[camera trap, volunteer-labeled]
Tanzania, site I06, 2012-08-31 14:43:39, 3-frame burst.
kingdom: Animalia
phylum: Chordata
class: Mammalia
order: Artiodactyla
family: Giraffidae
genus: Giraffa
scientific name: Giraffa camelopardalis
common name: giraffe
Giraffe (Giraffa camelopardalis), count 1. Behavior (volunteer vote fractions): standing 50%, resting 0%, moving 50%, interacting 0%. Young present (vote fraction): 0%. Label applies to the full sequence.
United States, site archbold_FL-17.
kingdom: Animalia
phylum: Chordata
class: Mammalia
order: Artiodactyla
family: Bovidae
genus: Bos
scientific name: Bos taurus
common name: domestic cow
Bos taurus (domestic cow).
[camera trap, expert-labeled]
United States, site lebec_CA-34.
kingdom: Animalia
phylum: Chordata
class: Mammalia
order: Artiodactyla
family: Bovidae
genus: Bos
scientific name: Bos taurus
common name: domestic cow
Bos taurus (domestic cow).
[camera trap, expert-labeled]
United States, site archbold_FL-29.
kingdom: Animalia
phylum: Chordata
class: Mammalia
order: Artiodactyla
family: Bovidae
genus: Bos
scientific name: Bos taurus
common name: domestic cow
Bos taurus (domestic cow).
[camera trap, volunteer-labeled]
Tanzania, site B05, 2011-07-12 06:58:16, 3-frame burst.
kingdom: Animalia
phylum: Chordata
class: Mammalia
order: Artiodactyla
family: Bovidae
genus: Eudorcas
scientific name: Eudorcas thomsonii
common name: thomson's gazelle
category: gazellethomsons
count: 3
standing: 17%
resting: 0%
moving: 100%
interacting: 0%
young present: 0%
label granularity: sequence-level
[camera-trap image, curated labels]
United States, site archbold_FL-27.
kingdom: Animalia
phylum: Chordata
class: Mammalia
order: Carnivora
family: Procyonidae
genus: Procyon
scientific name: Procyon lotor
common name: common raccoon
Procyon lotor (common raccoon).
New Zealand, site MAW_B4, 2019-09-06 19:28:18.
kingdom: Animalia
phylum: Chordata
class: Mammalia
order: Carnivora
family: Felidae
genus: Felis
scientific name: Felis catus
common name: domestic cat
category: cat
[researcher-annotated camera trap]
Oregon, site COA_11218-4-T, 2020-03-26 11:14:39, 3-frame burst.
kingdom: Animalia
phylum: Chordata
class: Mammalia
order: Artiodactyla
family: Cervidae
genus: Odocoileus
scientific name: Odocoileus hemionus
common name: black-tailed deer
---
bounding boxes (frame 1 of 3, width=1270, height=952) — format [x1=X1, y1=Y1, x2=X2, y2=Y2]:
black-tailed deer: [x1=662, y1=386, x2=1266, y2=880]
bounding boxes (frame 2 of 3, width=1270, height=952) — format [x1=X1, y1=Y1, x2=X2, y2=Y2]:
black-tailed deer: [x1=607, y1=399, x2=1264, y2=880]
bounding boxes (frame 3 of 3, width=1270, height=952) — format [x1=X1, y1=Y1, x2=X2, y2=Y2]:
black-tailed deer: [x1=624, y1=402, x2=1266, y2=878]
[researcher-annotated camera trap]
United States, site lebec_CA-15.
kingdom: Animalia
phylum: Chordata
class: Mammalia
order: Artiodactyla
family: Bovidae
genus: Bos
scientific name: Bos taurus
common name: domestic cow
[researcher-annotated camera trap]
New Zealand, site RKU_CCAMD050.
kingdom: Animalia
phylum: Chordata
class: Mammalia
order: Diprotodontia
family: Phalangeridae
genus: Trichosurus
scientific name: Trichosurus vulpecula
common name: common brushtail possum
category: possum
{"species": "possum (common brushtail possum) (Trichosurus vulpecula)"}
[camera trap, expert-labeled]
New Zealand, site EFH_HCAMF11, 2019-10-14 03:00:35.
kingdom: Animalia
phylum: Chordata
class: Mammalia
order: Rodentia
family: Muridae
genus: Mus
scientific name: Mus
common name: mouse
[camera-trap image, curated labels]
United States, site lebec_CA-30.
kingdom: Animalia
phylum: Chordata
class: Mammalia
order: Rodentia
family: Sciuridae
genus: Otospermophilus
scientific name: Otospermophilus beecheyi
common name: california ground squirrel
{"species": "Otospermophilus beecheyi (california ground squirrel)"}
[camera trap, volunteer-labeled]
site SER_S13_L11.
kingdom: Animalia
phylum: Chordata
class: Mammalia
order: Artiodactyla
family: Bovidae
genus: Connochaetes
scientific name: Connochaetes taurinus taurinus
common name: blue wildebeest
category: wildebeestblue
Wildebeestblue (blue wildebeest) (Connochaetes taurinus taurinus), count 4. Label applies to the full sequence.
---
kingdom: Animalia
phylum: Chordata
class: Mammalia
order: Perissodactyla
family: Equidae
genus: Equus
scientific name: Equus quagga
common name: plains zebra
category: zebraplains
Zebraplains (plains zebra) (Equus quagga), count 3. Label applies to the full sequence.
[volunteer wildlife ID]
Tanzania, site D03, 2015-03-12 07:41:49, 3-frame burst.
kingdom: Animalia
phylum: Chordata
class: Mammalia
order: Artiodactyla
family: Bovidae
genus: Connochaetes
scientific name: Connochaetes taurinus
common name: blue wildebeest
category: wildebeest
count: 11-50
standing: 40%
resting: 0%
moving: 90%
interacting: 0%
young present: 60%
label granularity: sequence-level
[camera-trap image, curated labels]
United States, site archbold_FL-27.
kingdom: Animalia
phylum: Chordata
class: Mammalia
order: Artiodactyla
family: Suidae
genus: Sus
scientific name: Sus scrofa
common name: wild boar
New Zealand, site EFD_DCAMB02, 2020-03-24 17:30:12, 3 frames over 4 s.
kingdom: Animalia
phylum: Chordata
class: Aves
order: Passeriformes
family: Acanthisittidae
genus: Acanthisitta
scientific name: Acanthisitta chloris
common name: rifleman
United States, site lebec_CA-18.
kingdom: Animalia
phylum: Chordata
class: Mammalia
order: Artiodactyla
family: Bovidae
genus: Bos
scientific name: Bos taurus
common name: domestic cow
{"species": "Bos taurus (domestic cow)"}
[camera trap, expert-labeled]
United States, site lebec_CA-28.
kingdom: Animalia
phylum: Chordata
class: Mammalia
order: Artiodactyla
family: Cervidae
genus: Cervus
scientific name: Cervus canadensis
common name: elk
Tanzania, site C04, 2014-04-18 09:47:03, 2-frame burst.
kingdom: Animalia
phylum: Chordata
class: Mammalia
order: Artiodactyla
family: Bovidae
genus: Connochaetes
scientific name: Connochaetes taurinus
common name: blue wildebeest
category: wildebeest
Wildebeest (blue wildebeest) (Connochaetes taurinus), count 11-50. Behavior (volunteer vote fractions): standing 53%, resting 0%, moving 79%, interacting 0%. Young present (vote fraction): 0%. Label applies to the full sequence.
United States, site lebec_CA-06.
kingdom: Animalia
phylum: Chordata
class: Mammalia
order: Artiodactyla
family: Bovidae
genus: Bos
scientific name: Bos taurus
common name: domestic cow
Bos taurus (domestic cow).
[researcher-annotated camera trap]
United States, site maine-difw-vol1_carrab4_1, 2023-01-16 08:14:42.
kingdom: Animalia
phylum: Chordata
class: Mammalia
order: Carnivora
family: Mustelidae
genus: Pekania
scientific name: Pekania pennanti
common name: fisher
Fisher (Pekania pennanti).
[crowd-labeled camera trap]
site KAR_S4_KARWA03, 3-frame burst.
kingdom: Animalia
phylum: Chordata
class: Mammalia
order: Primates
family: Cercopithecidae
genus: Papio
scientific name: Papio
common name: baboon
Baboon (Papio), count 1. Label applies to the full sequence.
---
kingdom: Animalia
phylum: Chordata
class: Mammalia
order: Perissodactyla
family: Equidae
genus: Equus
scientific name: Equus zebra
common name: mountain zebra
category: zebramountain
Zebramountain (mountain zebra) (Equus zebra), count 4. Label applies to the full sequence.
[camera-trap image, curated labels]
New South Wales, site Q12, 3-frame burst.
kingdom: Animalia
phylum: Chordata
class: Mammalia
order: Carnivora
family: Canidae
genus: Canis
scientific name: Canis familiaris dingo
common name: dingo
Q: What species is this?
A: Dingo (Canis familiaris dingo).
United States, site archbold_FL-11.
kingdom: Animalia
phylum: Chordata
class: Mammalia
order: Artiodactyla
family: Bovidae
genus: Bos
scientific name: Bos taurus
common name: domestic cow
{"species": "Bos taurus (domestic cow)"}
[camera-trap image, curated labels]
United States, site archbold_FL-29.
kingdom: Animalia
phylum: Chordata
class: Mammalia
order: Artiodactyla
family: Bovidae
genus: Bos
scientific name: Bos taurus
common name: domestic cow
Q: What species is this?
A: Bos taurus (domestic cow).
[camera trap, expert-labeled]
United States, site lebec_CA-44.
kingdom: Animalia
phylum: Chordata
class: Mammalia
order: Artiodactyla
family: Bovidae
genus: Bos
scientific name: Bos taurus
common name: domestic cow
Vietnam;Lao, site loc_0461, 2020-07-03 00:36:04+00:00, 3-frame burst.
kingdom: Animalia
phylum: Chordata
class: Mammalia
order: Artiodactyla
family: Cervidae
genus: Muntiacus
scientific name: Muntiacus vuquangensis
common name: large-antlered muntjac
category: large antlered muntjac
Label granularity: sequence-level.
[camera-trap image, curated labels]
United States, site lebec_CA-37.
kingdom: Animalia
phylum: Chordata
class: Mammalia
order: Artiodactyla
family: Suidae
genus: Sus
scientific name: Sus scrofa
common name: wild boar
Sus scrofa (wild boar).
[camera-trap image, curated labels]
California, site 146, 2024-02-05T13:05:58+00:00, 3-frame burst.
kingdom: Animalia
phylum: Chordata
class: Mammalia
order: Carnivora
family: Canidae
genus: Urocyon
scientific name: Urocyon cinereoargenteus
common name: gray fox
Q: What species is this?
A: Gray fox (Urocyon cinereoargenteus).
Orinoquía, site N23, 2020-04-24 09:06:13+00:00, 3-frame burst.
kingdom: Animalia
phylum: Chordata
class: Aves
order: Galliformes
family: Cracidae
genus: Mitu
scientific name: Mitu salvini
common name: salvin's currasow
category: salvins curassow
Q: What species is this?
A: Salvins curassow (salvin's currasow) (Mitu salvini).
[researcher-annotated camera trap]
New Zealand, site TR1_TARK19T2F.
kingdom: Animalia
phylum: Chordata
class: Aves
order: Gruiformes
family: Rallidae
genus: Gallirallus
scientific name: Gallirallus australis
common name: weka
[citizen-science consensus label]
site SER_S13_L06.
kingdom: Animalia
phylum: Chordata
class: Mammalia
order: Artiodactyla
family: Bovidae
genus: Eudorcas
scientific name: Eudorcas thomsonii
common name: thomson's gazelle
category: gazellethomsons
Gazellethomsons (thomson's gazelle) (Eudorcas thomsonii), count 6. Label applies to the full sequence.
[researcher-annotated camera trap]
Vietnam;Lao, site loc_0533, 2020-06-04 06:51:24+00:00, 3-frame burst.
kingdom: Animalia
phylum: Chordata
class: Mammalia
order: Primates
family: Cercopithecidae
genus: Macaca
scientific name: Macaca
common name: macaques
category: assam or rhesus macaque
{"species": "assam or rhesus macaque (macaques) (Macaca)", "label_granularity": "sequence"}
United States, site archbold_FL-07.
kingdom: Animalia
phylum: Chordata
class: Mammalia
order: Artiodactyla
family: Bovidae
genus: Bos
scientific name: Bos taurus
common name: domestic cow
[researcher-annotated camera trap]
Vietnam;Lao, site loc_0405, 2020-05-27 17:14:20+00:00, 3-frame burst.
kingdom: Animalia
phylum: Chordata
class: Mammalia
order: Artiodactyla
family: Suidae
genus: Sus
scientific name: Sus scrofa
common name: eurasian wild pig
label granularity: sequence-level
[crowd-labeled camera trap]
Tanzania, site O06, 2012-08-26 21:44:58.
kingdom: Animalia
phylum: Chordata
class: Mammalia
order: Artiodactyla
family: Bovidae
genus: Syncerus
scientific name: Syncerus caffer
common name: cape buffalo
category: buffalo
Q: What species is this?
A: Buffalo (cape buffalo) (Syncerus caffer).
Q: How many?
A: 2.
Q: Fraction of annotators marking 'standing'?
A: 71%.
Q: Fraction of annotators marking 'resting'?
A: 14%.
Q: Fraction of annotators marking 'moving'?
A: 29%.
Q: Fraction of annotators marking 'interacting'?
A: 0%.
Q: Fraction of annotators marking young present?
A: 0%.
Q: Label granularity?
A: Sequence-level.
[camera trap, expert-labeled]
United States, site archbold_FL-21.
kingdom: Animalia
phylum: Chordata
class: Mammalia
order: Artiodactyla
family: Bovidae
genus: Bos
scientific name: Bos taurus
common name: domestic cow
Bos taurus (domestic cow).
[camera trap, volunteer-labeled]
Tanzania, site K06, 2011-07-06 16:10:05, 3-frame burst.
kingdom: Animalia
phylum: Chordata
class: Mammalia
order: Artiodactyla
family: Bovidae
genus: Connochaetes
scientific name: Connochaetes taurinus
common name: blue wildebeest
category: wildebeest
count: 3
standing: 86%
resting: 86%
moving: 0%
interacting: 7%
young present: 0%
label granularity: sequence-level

====

**Task instructions**:
Copy from the entries above each line in which the string "Zealand" can be found.

**Output below**:
New Zealand, site MAW_B4, 2019-09-06 19:28:18.
New Zealand, site RKU_CCAMD050.
New Zealand, site EFH_HCAMF11, 2019-10-14 03:00:35.
New Zealand, site EFD_DCAMB02, 2020-03-24 17:30:12, 3 frames over 4 s.
New Zealand, site TR1_TARK19T2F.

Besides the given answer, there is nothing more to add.